O Ibovespa voltou a quebrar recordes nesta terça-feira (11), subindo 1,60% e encerrando o dia aos 157.748,60 pontos — um ganho expressivo de 2.491,29 pontos. É o 15º pregão consecutivo de alta, feito que não ocorria desde junho de 1994, antes mesmo da criação do real. Pela primeira vez na história, o principal índice da Bolsa brasileira fechou acima dos 157 mil pontos.

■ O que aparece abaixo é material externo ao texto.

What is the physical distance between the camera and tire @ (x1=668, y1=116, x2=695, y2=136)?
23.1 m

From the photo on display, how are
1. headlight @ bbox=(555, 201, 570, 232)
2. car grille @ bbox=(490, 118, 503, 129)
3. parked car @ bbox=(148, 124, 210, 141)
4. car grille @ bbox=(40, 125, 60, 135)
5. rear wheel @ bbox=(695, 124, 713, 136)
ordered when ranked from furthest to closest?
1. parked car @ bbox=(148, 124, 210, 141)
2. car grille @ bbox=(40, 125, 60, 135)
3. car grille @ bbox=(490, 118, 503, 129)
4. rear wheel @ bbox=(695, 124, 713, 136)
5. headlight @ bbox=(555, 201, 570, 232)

A valorização foi tamanha que o índice saltou diretamente da casa dos 155 mil pontos para os 157 mil, sem nunca ter encerrado uma sessão nos 156 mil. Foi também o 12º pregão seguido de recorde de fechamento e o 10º, nas últimas 12 sessões, em que o Ibovespa renova sua máxima histórica intradiária — hoje atingindo 158.467,21 pontos, o maior nível de todos os tempos.
O real acompanhou o bom humor da Bolsa. A moeda brasileira se valorizou pelo quinto dia consecutivo, com o dólar comercial em queda de 0,64%, a R$ 5,273. Os juros futuros (DIs) também recuaram ao longo de toda a curva.

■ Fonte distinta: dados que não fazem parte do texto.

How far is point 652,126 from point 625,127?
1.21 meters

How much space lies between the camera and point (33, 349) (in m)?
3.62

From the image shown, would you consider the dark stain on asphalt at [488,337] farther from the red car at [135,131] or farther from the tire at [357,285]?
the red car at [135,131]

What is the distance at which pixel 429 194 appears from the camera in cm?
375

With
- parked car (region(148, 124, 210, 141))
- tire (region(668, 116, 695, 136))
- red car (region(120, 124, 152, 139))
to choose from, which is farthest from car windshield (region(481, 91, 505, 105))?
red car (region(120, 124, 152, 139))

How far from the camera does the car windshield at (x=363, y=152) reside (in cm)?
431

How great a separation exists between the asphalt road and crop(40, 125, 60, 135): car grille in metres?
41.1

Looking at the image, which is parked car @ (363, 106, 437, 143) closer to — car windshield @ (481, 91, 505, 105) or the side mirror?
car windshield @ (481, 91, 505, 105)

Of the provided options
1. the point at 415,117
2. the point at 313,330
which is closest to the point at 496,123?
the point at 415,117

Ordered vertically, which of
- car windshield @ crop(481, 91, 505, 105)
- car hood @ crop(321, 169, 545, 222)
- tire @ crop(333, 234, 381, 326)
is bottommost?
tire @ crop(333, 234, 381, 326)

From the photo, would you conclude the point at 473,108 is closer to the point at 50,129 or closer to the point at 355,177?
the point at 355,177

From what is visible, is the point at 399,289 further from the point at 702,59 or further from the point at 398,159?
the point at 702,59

Ata do Copom anima o mercado
O movimento de alta ganhou força logo pela manhã, após a divulgação da ata da última reunião do Copom, que manteve a taxa Selic em 15%. O documento trouxe sinais mais brandos do que o esperado, reacendendo as apostas de que o ciclo de cortes pode começar já em janeiro, em vez de março de 2026, como previa a maioria dos analistas.
A leitura mais amena do comunicado impulsionou o apetite por risco e reforçou a percepção de que o ambiente doméstico segue favorável à renda variável.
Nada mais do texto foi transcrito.